### Excerpt
When you own a greenhouse, it helps to reduce the impact of the climate in your region, enabling you to grow a greater variety of plants, flowers, and produce.

There are many benefits to building a greenhouse.

First, when you grow your own, it greatly reduces your personal carbon footprint.

In addition, there’s a certain satisfaction in growing and consuming your own food.

You will know where your fruits and vegetables are coming from and can pick them when ripe. When you grow food in your own greenhouse, you will know it won’t contain harmful pesticides and fertilizers. How to Start a Compost Pile

How to Build a Greenhouse

But, how do you build a greenhouse?

Below we cover the basics and some of the best ways to stay as ‘green’ as possible.

Greenhouse Building Basics

How to Build a Greenhouse
How to Build a Greenhouse

What is a Greenhouse?

A greenhouse is a simple structure with transparent walls and roof (often glass) that houses plants for efficient cultivation.

Greenhouses protect plants from pests and the elements, while naturally letting in sunlight and efficiently conducting heat during warmer months.

In addition to protecting plants from the elements, you can manipulate the environment to suit whatever you are growing.

### Supplied data
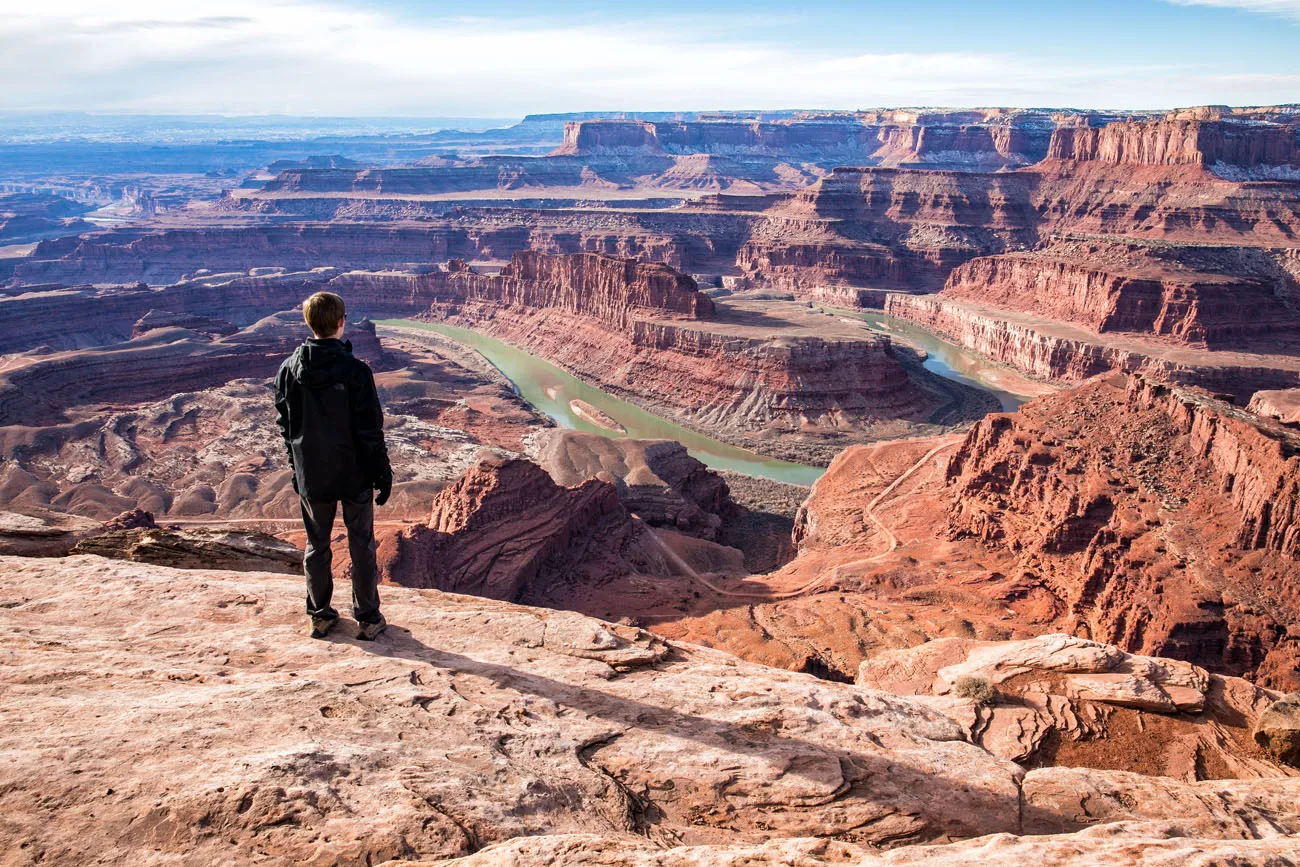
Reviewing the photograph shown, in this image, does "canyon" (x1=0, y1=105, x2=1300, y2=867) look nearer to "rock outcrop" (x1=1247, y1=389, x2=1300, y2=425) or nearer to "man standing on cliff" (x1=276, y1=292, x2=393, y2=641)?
"rock outcrop" (x1=1247, y1=389, x2=1300, y2=425)

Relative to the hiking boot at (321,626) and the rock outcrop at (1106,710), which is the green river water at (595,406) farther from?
the hiking boot at (321,626)

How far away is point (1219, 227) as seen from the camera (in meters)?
91.1

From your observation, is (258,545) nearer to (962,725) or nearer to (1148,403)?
(962,725)

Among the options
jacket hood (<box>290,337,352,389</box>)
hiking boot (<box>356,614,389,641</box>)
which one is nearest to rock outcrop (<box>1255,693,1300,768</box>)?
hiking boot (<box>356,614,389,641</box>)

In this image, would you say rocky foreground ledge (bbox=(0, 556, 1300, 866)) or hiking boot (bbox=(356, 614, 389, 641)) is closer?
rocky foreground ledge (bbox=(0, 556, 1300, 866))

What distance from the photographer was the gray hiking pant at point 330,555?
24.5 feet

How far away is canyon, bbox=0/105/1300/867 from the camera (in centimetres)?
527

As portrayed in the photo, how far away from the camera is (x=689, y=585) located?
2605cm

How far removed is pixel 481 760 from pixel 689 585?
20574 millimetres

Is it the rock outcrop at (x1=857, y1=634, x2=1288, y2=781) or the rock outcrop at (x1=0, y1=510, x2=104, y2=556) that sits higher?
the rock outcrop at (x1=0, y1=510, x2=104, y2=556)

### Actions to take
**1.** Copy out the records from the line with "How far away is canyon, bbox=0/105/1300/867" through the final line of the records, keeping every character unchanged.
**2.** Write a continuation of the greenhouse text, picking up after its last sentence.

### Expected outputs
**1.**
How far away is canyon, bbox=0/105/1300/867 from the camera (in centimetres)?
527

As portrayed in the photo, how far away from the camera is (x=689, y=585) located?
2605cm

How far removed is pixel 481 760 from pixel 689 585?
20574 millimetres

Is it the rock outcrop at (x1=857, y1=634, x2=1288, y2=781) or the rock outcrop at (x1=0, y1=510, x2=104, y2=556) that sits higher?
the rock outcrop at (x1=0, y1=510, x2=104, y2=556)

**2.**
You can heat or cool the greenhouse to reach the desired temperature. You can also install plant grow lights to aid certain varieties.

Greenhouses are great for vegetable plots, making the most of the sun while protecting the plants in the process.

What to Consider When Deciding on a Greenhouse

There are certain things you need to consider before choosing and building a greenhouse.

What Kind of Gardener are You?

There are beginner greenhouses for beginner or more casual gardeners.

These are smaller greenhouses which enable you to learn as you grow. This is going to involve a smaller investment which makes it more practical.

They will take up less space.

In general, you probably won’t invest in plumbing or electricity for a smaller greenhouse.

Experienced and serious gardeners may want a medium or larger-size greenhouse. These will take up more room as well as cost more.

In larger greenhouses, you may have more needs with a greater variety of plants. You may want the option to include plumbing for irrigation as well as electricity for HVAC and lighting.

Choose a Suitable Location for Your Greenhouse

Your greenhouse should be constructed where your garden receives the most light from the sun. Ideally, this is north or south-facing.

Of course, not all gardens provide consistent levels of sun, but with that in mind, it is better to get morning sun than afternoon sun.

Check to see if any trees, bushes or other structures will block the sunlight.

You might be able to cut down trees and prune bushes to let more light through.

It is also worth remembering that in the winter, the sun has a lower angle and could shine differently on your chosen location than in the summer.

If you do not live in an ideal climate and wish to control heat and ventilation for what you want to grow, you will also need to be in a location that can receive a power supply.

In addition to the sunlight, there is another consideration when determining location: drainage.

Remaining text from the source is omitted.